> **Problem details**
Write out the lines again, starting at the line that contains "Is the location" and ending at the end of the items, with the requests included. Shift every number in their answers, both coordinates and distances, by -148, and leave the requests unchanged.
— Start —
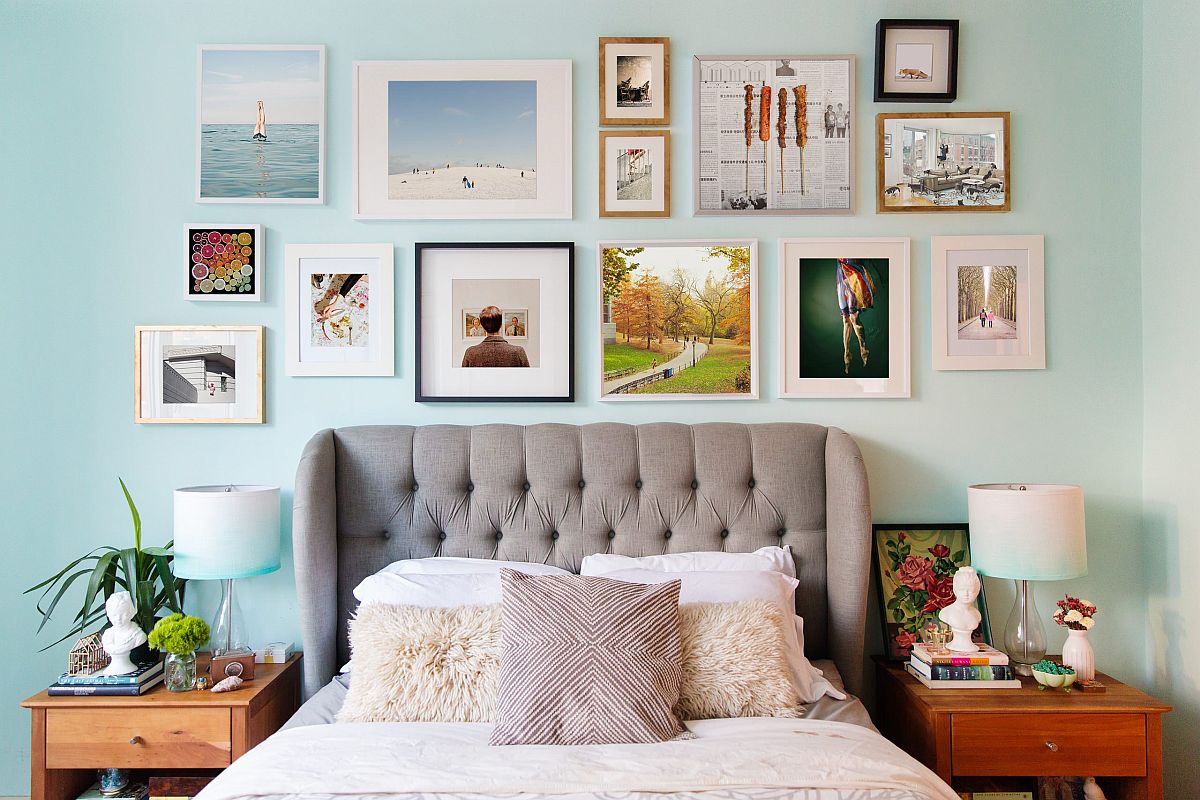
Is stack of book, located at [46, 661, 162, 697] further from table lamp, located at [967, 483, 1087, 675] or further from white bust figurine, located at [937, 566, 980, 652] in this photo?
table lamp, located at [967, 483, 1087, 675]

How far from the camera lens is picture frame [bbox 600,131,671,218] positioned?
2527 millimetres

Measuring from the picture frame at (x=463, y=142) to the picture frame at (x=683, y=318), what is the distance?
1.02ft

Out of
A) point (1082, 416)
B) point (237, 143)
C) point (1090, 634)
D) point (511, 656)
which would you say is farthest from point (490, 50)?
point (1090, 634)

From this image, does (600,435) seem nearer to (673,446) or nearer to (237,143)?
(673,446)

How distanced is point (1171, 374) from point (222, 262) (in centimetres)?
304

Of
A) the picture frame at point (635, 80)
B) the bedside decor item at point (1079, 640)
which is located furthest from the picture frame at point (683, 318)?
the bedside decor item at point (1079, 640)

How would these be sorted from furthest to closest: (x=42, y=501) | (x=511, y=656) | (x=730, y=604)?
(x=42, y=501) < (x=730, y=604) < (x=511, y=656)

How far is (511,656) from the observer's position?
1783 mm

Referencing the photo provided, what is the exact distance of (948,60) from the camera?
8.24 ft

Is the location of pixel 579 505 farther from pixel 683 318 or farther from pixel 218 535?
pixel 218 535

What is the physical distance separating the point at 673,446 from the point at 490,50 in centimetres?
143

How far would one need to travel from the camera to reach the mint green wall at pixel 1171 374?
91.8 inches

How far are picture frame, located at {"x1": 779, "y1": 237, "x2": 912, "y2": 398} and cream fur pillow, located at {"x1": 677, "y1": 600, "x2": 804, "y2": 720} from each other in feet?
2.87

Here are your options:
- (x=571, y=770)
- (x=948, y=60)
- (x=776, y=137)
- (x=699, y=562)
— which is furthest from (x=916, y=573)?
— End —
> **Correct output**
Is the location of pixel 579 505 farther from pixel 683 318 or farther from pixel 218 535?
pixel 70 387

What is the physical distance separating the point at 673,446 from the point at 490,50 in centimetres?
-5

How far would one need to travel from the camera to reach the mint green wall at pixel 1171 374?
-56.2 inches

How far are picture frame, located at {"x1": 779, "y1": 237, "x2": 912, "y2": 398} and cream fur pillow, located at {"x1": 677, "y1": 600, "x2": 804, "y2": 720} from each other in feet?
-145.13

Here are your options:
- (x=571, y=770)
- (x=948, y=60)
- (x=776, y=137)
- (x=699, y=562)
— which is furthest from (x=916, y=573)?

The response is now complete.